Stored data:
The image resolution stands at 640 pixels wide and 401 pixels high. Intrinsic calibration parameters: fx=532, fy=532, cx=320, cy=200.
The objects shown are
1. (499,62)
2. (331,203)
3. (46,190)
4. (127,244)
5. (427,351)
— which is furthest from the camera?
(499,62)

Short task:
Rewrite every line of the data above, switching "camera" to "viewer" and keeping everything else unchanged.

Answer below:
The image resolution stands at 640 pixels wide and 401 pixels high. Intrinsic calibration parameters: fx=532, fy=532, cx=320, cy=200.
The objects shown are
1. (499,62)
2. (331,203)
3. (46,190)
4. (127,244)
5. (427,351)
— which is furthest from the viewer?
(499,62)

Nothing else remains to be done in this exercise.